Des manifestations d’une ampleur inédite depuis plusieurs années ont lieu en ce moment en Papouasie occidentale, région la plus à l’est de l’Indonésie. Deux personnes ont été tuées par des balles policières dans une partie reculée de l’île.
Il est quasiment impossible aux journalistes étrangers de se rendre en Papouasie occidentale. Le réseau téléphonique ou internet y est souvent très mauvais ou inexistant. Un conflit s’éternise pourtant là-bas entre le gouvernement central indonésien et des populations indépendantistes. Ces dernières semaines, les tensions n’ont fait que monter.
Ce qui génère ce vent de protestation pourrait à première vue sembler être n’être qu’un détail administratif : il s’agit du plan du gouvernement indonésien de diviser cette région de Papouasie en six provinces.
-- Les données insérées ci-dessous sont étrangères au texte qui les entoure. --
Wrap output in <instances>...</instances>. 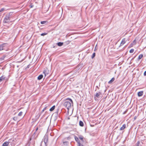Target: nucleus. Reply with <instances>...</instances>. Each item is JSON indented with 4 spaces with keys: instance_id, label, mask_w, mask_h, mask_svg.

Mais ce projet a été fait sans tenir compte de l’avis des populations autochtones, déplore Wensislaus Fatubun, conseiller en matière de droits de l’homme pour l’Assemblée du peuple papou : « Selon notre loi d’autonomie spéciale, le gouvernement doit consulter l’Assemblée du peuple papou, le Parlement régional représentatif et le Parlement papou pour décider s’il doit y avoir ou non de nouvelles provinces. Et si nous arrivons à la situation actuelle, avec ces manifestations, c’est notamment, car il n’y a pas eu cette consultation ! »
Ce projet de fragmenter la région papoue a aussi des airs de déjà vu qui rendent les populations méfiantes, explique Veronica Koman, avocate indonésienne spécialiste de la Papouasie à Amnesty International. « Les Papous voient ça comme une tactique pour militariser encore plus leur région. Car de nouvelles provinces, cela veut dire de nouveaux états-majors, de militaires, de postes de polices. Et puis ces nouvelles provinces seraient un nouveau facteur d’attraction pour que des Indonésiens d’autres îles viennent s’installer en Papouasie. Dire cela, ce n’est pas seulement théorique, c’est ce qu’il s’est passé quand on est passé d’une seule région administrative en Papouasie à deux régions. Après cela, les Papous sont devenus minoritaires en Papouasie occidentale ».
Ces Papous, selon un rapport du Conseil des droits de l’homme de l’ONU, sont également victimes d’exactions sur leur territoire. Ce rapport évoque une recrudescence d’abus choquant envers les populations papoues, évoquant des meurtres d’enfants, des disparitions, des tortures et des déplacements massifs forcés de 60 000 à 100 000 personnes depuis décembre 2018.
Le gouvernement de Jakarta a qualifié ce rapport de « non professionnel, mal intentionné et unilatéral » mais refuse en attendant de suivre les recommandations de ces observateurs extérieurs. Ils préconisent par exemple de confier les enquêtes sur les Papous tués par la police à des professionnels neutres et extérieurs au conflit. Un des derniers cas en date concerne Makilon Tabuni, un enfant de 12 ans mort en détention après avoir été suspecté d’avoir volé une arme.